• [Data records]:
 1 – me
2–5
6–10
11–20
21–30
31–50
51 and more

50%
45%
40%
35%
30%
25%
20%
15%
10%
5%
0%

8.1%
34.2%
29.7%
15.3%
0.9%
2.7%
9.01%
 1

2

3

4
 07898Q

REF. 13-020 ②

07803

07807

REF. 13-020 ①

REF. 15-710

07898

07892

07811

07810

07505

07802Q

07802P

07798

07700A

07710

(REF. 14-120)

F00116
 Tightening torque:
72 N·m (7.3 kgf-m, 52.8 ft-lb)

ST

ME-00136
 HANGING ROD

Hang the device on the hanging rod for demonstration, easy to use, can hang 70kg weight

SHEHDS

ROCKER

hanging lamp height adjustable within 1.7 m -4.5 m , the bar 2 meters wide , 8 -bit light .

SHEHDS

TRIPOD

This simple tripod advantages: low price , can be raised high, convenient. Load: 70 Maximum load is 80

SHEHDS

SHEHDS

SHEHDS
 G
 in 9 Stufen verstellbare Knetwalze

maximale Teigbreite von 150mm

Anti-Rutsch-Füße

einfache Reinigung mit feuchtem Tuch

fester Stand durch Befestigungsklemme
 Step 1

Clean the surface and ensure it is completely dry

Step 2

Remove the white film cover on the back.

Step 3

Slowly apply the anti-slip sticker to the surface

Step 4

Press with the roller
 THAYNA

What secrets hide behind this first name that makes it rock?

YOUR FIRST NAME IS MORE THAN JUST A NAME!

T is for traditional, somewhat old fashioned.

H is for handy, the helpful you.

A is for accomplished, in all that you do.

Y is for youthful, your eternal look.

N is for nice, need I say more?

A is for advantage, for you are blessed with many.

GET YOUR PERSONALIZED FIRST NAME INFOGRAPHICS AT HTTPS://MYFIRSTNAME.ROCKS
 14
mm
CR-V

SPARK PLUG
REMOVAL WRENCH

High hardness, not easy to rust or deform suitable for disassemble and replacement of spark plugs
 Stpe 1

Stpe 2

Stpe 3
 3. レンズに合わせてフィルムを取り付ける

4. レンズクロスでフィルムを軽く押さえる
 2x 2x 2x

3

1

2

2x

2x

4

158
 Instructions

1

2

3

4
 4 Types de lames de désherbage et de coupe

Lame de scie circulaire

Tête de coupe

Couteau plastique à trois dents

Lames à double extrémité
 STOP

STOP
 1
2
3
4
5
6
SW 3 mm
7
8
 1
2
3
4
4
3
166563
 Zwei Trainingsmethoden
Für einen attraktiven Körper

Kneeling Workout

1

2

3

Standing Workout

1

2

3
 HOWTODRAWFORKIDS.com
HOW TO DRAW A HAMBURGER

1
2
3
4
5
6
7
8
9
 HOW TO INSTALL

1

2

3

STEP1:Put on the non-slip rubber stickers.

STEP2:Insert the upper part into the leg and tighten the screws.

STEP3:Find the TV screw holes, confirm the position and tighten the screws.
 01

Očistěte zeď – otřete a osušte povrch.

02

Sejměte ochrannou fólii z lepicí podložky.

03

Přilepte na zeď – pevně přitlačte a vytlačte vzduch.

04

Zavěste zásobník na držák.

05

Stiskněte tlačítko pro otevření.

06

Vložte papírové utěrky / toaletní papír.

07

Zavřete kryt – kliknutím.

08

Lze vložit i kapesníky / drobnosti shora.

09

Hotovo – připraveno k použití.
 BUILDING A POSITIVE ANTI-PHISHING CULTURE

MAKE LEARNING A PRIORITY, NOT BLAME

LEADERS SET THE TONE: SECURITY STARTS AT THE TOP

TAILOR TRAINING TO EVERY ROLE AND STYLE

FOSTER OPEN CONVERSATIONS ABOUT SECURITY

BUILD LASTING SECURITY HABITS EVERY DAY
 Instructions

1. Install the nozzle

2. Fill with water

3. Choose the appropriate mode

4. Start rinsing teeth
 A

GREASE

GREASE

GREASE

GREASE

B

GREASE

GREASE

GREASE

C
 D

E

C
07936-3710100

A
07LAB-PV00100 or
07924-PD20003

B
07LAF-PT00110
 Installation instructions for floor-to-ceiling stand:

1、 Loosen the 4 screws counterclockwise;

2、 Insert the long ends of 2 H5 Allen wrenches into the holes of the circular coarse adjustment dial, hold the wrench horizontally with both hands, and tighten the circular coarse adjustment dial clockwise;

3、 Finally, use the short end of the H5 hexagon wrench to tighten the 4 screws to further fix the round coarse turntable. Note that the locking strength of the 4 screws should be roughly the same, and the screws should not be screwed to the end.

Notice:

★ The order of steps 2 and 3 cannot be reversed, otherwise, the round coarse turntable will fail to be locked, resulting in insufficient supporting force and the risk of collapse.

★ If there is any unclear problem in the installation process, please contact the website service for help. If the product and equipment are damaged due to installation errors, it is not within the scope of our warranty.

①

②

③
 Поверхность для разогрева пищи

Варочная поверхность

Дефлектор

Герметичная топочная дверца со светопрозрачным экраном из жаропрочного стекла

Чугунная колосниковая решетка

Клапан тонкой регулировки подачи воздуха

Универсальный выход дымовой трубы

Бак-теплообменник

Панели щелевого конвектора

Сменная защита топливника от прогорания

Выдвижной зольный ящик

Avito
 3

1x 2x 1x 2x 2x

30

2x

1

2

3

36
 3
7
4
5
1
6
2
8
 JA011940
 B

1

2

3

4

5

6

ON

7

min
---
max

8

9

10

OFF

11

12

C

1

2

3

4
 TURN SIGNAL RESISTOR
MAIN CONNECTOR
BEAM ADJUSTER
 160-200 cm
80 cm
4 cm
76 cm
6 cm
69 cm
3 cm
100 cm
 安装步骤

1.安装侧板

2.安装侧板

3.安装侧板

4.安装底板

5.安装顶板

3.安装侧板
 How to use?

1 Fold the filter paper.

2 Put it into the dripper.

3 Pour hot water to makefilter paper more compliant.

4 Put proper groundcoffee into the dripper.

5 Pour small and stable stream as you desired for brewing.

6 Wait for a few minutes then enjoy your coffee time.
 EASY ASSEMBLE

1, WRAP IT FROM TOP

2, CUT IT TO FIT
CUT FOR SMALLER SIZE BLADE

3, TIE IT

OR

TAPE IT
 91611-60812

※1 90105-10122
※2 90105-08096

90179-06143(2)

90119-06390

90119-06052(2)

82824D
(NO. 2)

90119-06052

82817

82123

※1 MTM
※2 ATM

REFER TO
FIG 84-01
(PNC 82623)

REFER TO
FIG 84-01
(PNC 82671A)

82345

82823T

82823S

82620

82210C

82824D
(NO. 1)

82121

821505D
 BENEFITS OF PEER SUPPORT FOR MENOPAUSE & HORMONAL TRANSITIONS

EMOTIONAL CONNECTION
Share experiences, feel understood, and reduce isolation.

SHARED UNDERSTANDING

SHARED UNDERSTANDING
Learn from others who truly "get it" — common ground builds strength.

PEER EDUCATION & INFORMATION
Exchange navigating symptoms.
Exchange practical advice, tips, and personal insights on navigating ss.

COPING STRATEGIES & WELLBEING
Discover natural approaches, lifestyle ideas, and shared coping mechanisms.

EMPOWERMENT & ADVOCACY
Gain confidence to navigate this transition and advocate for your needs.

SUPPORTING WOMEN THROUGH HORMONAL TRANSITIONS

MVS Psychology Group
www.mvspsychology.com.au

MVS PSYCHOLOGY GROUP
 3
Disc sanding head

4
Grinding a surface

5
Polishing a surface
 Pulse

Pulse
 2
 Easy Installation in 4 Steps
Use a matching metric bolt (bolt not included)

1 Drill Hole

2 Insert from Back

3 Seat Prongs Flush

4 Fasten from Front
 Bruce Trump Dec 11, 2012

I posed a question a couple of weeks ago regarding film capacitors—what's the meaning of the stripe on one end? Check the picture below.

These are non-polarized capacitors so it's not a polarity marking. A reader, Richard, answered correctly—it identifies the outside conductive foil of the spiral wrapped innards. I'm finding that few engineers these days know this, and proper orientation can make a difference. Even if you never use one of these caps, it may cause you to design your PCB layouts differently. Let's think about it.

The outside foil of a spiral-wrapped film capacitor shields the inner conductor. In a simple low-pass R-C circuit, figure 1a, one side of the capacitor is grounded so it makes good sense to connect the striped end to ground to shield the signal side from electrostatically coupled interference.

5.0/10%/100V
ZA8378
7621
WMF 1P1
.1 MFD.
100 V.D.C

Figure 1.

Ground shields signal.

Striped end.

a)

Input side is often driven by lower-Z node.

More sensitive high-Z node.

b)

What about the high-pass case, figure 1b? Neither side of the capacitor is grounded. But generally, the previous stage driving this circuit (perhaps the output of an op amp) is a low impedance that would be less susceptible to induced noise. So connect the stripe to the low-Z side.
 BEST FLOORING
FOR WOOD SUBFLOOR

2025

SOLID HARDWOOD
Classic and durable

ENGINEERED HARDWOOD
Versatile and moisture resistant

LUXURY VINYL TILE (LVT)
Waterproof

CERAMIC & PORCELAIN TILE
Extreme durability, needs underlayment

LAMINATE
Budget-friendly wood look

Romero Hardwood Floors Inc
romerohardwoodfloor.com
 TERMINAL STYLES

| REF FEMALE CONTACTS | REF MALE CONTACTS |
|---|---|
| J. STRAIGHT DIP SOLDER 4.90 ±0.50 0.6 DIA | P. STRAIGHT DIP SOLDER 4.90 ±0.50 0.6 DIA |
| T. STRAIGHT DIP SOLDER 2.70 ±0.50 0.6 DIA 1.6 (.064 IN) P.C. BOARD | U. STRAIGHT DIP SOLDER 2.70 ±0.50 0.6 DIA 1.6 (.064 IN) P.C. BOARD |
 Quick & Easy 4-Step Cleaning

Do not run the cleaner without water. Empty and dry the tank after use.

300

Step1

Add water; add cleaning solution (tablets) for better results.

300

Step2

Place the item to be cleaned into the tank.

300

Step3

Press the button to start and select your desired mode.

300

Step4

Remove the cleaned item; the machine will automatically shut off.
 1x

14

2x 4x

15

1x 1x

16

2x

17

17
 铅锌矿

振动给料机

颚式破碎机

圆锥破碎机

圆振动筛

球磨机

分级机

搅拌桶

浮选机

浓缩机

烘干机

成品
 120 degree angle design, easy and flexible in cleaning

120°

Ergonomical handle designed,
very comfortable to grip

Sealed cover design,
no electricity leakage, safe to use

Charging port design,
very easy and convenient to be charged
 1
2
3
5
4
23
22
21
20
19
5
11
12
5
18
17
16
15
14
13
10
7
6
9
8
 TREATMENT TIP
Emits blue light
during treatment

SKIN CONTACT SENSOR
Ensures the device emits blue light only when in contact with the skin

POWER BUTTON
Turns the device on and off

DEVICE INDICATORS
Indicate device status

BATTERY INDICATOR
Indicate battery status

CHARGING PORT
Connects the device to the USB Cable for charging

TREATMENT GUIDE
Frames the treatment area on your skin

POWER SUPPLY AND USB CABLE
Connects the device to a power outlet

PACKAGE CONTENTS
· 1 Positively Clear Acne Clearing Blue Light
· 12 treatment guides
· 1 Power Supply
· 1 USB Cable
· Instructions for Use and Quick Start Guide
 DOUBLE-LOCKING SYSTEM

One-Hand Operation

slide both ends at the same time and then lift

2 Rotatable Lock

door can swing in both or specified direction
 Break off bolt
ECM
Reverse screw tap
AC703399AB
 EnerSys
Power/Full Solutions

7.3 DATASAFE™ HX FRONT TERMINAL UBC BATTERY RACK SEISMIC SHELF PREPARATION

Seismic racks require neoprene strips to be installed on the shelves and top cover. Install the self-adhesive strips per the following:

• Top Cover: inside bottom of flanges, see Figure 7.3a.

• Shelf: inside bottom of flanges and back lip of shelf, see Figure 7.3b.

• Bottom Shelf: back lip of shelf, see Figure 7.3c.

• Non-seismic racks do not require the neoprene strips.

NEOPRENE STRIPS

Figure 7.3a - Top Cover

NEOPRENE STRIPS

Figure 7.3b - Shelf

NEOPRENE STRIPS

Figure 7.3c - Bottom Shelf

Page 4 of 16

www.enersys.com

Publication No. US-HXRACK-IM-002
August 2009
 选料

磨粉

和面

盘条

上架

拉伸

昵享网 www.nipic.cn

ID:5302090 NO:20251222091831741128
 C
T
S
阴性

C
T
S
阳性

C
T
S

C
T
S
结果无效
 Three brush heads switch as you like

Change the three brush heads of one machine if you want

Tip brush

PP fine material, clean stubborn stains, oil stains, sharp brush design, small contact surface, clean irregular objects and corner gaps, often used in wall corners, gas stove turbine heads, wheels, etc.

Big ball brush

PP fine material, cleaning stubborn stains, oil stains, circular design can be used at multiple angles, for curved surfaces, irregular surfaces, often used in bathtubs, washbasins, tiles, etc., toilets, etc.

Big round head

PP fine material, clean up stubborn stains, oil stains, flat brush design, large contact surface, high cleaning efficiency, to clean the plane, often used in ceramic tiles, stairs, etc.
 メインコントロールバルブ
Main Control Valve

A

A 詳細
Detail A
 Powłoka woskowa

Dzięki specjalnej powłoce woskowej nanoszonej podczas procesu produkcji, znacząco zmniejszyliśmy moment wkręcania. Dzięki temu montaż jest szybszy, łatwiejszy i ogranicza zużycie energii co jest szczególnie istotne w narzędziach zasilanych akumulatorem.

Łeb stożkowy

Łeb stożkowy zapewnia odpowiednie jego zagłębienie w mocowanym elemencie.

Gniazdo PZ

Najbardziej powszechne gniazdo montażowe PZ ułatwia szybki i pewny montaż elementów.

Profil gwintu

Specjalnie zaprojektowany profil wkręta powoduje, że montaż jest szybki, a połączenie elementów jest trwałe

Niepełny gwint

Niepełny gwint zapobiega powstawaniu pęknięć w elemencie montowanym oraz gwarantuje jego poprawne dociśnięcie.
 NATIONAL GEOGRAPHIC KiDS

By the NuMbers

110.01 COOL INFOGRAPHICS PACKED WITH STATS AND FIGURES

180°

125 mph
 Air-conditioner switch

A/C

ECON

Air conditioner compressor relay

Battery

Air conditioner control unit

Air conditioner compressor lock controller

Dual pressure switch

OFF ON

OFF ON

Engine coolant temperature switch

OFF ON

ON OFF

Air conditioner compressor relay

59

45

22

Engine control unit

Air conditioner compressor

• [Task brief]: Identify each line in the records above containing the word "Connects"; copy those lines.

• [Solution to the exercise]:
Connects the device to the USB Cable for charging
Connects the device to a power outlet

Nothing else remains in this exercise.